March 6, 2019

How to Use Security Configuration Management Solutions for HIPAA and HITRUST

Modern hospitals and healthcare facilities have to follow strict information security standards to adequately protect their patients’ sensitive personal information. From federally-mandated rules such as the Health Insurance Portability and Accountability Act (HIPAA) to industry organizations such as the Health Information Trust Alliance (HITRUST), there are many regulations and standards for hospitals to uphold.

Many healthcare providers struggle to meet these regulatory burdens while improving their quality of care and patient outcomes. Having immediate access to patient chart data (such as a history of present illness, allergy information, current prescribed medications, etc.) is crucial for safe and effective patient care. However, this has to be balanced against the need to protect patient information from being accessed illicitly.

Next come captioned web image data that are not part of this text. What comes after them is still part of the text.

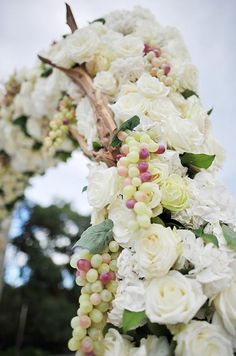 Green and red grapes add a touch of color to an altar made of white roses and hydrangeas.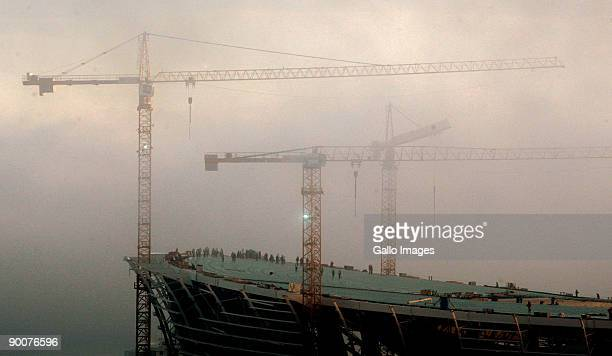 Construction cranes towering over the Green Point Stadium in Cape Town, South Africa, hovers in a bank of fog on 25 August 2009 in Cape Town, South...
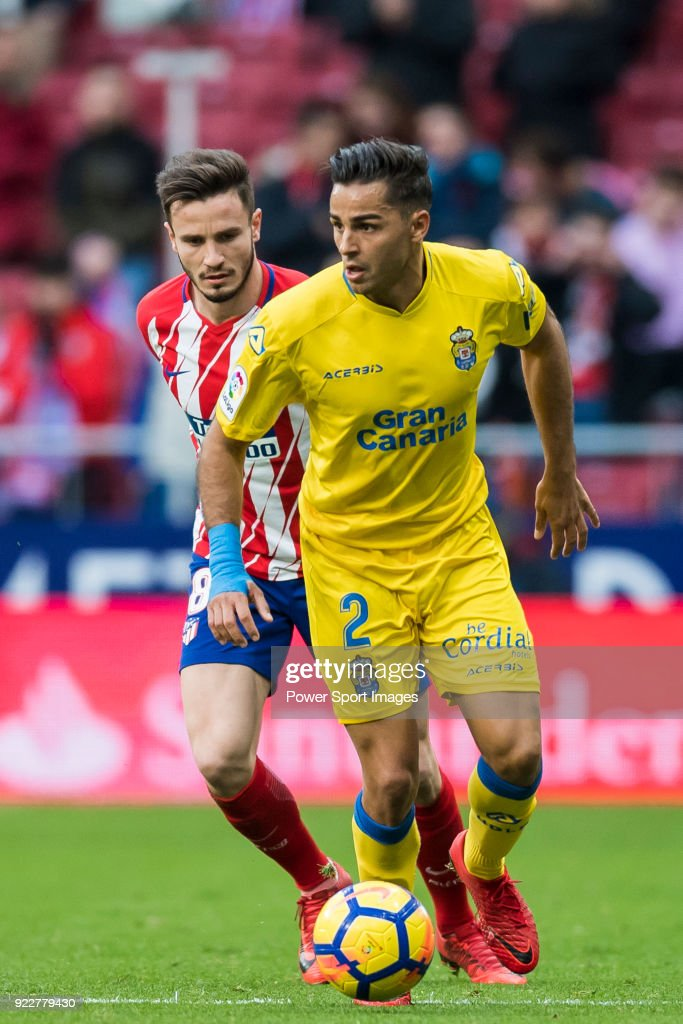 David Simon (R) of UD Las Palmas battles for the ball with Saul Niguez Esclapez of Atletico de Madrid during the La Liga 2017-18 match between Atletico de Madrid and UD Las Palmas at Wanda Metropolitano on January 28 2018 in Madrid, Spain.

Using a security configuration management tool to control the security settings of different devices on the healthcare facility’s network is one way to enable compliance with HIPAA and HITRUST requirements. How can security configuration management help meet compliance standards? Moreover, how can hospitals choose the right security settings to protect patients’ personally identifiable information (PII)?

Here are a few ways how using security configuration management solutions can help healthcare facilities achieve greater cybersecurity while meeting HIPAA and HITRUST compliance standards:

Creating Security Settings to Protect Privacy Per the HIPAA Rule

HIPAA has a specific set of standards regarding the privacy of individually identifiable health information, also known as the “Privacy Rule.” As noted on the HIPAA Privacy Rule summary page, the rule establishes “a set of national standards for the protection of certain health information.” This protected health information includes an individual’s past, present, or projected physical or mental health condition, what healthcare services a patient has received, and what payments the individual has made or is scheduled to make.

The Privacy Rule states that: “A covered entity must make reasonable efforts to use, disclose, and request only the minimum amount of protected health information needed to accomplish the intended purpose of the use, disclosure, or request.” But, what constitutes a “reasonable effort” per the Rule?

Applying a policy of least privilege (POLP) to patient records is a good starting point—an activity where configuring security rules for individual users and devices can be immensely useful. In a policy of least privilege, individual users and devices on a network have their access to information restricted to the bare minimum necessary for their work. Using a security configuration tool to restrict which devices can access patient information—or prohibiting the storage of patient information on portable devices—can make enforcing a POLP easier. Additionally, prohibiting local storage of patient data can prevent a data leak if a mobile device (such as a smartphone, laptop, or tablet) is stolen.

Meeting HITRUST’s CSF Guidelines with Security Configuration Management

HITRUST’s Common Security Framework, or CSF, is a set of security controls that is meant to create, as noted on the HITRUST Alliance website, “a comprehensive and flexible framework of prescriptive and scalable security controls.” The CSF framework incorporates many different security rules in its framework, including ISO, FedRAMP, NIST’s CMF, PCI, HIPAA, and various State laws. This framework is then scaled to the size, type, and complexity of the organization it’s being applied to.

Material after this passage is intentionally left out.